Una politica della santità. La provocazione della festa di Ognissanti
La santità nell’esperienza cristiana è da sempre una faccenda politica: non solo e non primariamente nel senso deleterio, tipico di alcuni passaggi storici, di dichiarazioni di santità (e prassi di culto) strumentalizzate dalle logiche del denaro, del potere e del prestigio, ma prima e in modo più rilevante in senso veramente positivo. Si tratta infatti di una forma dell’espressione corporea e particolare in cui i cristiani, specie nella loro componente più popolare, assicurano la loro speranza che l’Evangelo non sia un’utopia (un sogno senza luogo), ma piuttosto una eu-topia, un bel luogo in cui vivere.
Una deformazione recente (e un po’ clericale…) degli ultimi due secoli ci induce una lettura in cui s’identifica santità con moralità e purezza. Ma – per fare un esempio radicato nell’immaginario benché privo di riscontro nei testi evangelici –: «Maria Maddalena diventa santa nonostante i suoi peccati o a causa dei suoi peccati? In verità la santità della Maddalena si misura meno per la sua purezza morale, ma molto di più per la sua capacità di diventare di nuovo innocente. E tale innocenza è bella. È bella perché è un’opera d’arte, l’arte di Dio (…) Se dovessi tradurre la parola kalokagathia, direi che sarebbe “innocenza ferita” (…) È l’innocenza di coloro che si trovano di fronte a una tomba anonima e tuttavia sperano le cose non viste. Tali speranze poi diventano note, segni che hanno riempito la Chiesa di musica, colori, arazzi, statue, dipinti, danza, teatro e mille altre forme fin dal suo inizio. È il segno di un’innocenza ferita. È il marchio della kalokagathia».1
E si tratta di una forma che, specie nel culto, è plurale e inclusiva: i santi sono diversi e per la loro diversità caratteristica vengono invocati e amati; sono giovani, vecchi, bambini, persino… donne!
Che storia, quella delle donne e della santità… Un’eccedenza continua rispetto a ogni narrazione che cerca continuamente di normalizzarle e trasformarle da sante in immaginette. Per le donne la santità è una politica di esagerazione e sanno bene quanto sia una strada rischiosa («È una vita che cerco riparo dalla santità», scrive Alda Merini).

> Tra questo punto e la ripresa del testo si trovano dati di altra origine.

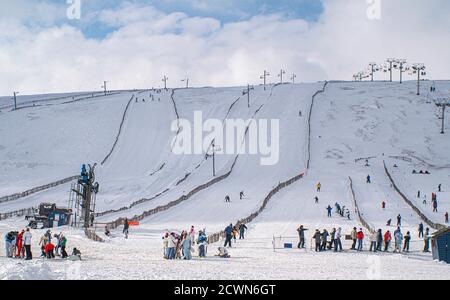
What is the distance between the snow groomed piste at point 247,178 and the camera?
67.4 feet

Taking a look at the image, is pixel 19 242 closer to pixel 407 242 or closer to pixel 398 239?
pixel 398 239

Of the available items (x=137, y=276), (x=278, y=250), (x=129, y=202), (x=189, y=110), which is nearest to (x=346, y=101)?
(x=189, y=110)

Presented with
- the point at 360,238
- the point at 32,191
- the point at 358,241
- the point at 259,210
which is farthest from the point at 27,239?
the point at 32,191

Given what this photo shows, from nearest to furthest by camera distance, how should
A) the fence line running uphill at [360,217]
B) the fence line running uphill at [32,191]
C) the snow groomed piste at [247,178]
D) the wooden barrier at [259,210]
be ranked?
the snow groomed piste at [247,178], the wooden barrier at [259,210], the fence line running uphill at [360,217], the fence line running uphill at [32,191]

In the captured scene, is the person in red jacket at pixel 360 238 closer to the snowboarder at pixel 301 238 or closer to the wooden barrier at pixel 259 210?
the snowboarder at pixel 301 238

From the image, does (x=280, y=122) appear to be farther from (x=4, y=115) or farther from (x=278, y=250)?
(x=278, y=250)

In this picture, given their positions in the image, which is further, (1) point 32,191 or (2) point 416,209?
(1) point 32,191

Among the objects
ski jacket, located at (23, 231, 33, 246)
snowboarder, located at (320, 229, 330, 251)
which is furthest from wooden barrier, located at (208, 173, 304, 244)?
ski jacket, located at (23, 231, 33, 246)

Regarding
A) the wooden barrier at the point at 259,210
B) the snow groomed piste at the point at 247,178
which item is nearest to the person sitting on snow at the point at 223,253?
the snow groomed piste at the point at 247,178

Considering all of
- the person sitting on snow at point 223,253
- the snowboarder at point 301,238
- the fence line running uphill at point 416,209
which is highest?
the fence line running uphill at point 416,209

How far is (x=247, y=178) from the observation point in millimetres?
56781

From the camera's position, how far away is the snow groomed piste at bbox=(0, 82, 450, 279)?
20547 millimetres

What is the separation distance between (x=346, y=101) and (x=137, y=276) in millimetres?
83833

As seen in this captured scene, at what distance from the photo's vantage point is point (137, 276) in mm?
14664
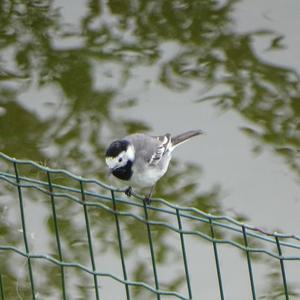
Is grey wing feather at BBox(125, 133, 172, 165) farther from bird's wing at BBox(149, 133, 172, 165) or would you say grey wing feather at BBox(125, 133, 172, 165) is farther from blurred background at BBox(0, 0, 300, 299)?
blurred background at BBox(0, 0, 300, 299)

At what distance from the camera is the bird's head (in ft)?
Answer: 18.8

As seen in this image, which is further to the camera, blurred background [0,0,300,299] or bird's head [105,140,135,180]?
blurred background [0,0,300,299]

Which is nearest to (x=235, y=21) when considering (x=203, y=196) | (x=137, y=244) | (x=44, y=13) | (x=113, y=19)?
(x=113, y=19)

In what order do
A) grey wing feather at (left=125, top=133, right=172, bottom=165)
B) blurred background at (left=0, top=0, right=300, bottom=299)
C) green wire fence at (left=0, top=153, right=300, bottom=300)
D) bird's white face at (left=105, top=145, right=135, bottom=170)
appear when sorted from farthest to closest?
blurred background at (left=0, top=0, right=300, bottom=299) < green wire fence at (left=0, top=153, right=300, bottom=300) < grey wing feather at (left=125, top=133, right=172, bottom=165) < bird's white face at (left=105, top=145, right=135, bottom=170)

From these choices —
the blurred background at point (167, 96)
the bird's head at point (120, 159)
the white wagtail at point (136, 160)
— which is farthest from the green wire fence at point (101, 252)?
the bird's head at point (120, 159)

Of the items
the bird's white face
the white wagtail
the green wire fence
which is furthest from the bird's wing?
the green wire fence

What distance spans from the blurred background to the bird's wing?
3.48 ft

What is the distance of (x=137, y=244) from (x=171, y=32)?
302cm

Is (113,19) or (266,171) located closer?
(266,171)

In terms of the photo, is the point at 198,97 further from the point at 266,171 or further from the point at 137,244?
the point at 137,244

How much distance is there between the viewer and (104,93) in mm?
9086

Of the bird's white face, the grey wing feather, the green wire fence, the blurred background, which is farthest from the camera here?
the blurred background

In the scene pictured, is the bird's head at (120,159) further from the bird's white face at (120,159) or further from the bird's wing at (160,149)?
the bird's wing at (160,149)

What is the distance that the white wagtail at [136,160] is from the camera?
5.75 meters
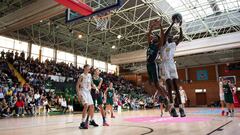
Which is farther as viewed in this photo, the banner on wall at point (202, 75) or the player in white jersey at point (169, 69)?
the banner on wall at point (202, 75)

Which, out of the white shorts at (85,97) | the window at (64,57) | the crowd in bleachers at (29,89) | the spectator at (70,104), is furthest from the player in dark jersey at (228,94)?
the window at (64,57)

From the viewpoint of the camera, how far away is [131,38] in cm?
2505

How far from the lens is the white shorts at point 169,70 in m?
4.61

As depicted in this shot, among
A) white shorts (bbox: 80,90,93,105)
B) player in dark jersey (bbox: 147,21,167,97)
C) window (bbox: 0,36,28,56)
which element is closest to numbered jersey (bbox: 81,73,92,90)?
white shorts (bbox: 80,90,93,105)

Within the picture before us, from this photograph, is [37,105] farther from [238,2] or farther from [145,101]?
[238,2]

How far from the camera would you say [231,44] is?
19.7 m

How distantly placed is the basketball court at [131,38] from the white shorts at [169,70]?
72 millimetres

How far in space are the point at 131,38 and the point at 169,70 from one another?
67.9 ft

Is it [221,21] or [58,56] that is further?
[58,56]

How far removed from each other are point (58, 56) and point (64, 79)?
7993 millimetres

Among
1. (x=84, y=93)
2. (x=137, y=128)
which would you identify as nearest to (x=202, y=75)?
(x=137, y=128)

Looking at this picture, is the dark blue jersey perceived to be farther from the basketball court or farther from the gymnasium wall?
the gymnasium wall

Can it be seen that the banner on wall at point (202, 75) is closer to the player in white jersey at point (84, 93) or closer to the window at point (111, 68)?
the window at point (111, 68)

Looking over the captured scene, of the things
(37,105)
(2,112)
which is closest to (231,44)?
(37,105)
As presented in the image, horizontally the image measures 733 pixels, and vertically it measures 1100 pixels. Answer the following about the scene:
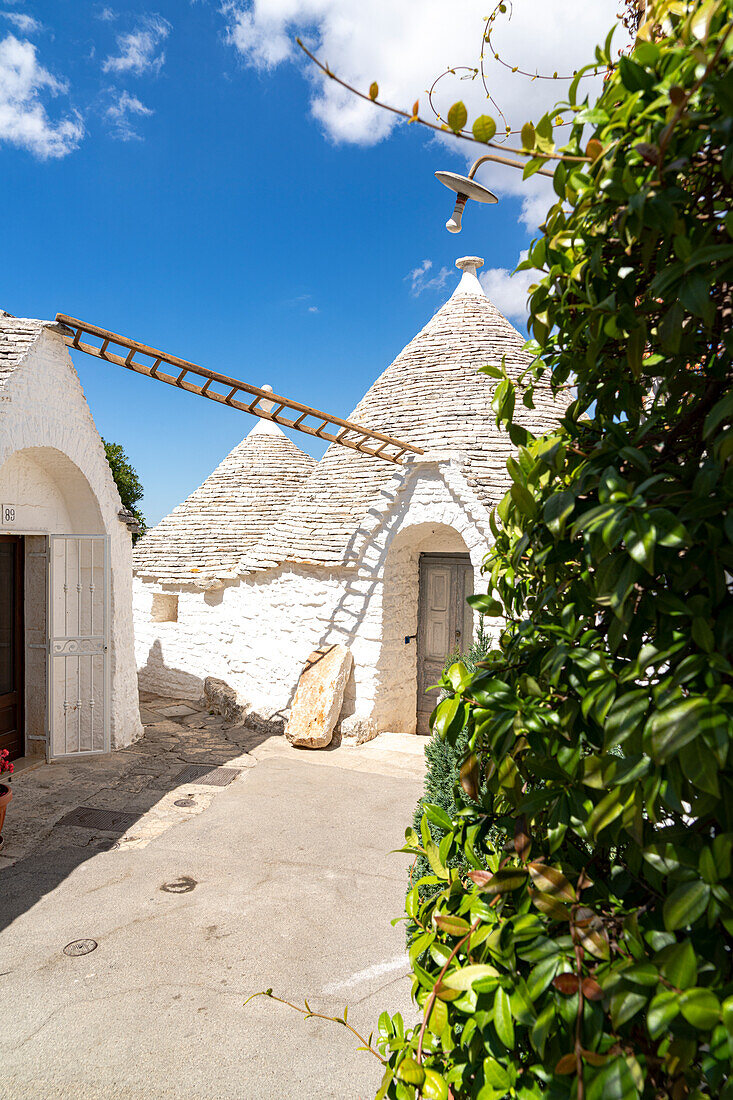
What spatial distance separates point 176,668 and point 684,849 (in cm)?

Eppure madri, compagne, sorelle tracciano percorsi, al fascino dei quali è difficile sottrarsi: non possiamo smettere di assicurare luoghi di speranza condivisa che eu-topia di un mondo più bello per noi e per tutte e tutti sia possibile e cominci a diventare almeno temporaneamente reale.
«Noi che viviamo in un mondo nel quale la giustizia, la misericordia e l’accordo con la maggioranza dei nostri simili costituiscono una sospensione delle norme sociali praticate tanto rara e fragile (…) dovremmo imparare a guardare con maggior simpatia, e quindi con maggior interesse scientifico, alla tenacia con la quale i cristiani della tarda antichità assicurarono l’esistenza nel loro mondo di luoghi nei quali gli uomini potessero trovarsi alla presenza penetrante e misericordiosa di un compagno di condizione umana». Così si conclude un piccolo e geniale libro di Peter Brown,2 che studia da storico l’inizio del culto dei santi cristiani nella tardoantichità.
Compagne e compagni di umana condizione ci regalano memoria (pericolosa) e ci accompagnano. Buona festa dei santi, dunque.
1 Alejandro Garcìa-Rivera, «The Church is Beatiful and Holy», in: William Madges, Michael J. Daley (a cura di), The many Marks of the Church, Twenty-Third Publications, New London/CT, 2006, 72.
2 Peter Brown, Il culto dei santi. L’origine e la diffusione di una nuova religiosità, Einaudi, Torino 1983, qui 171.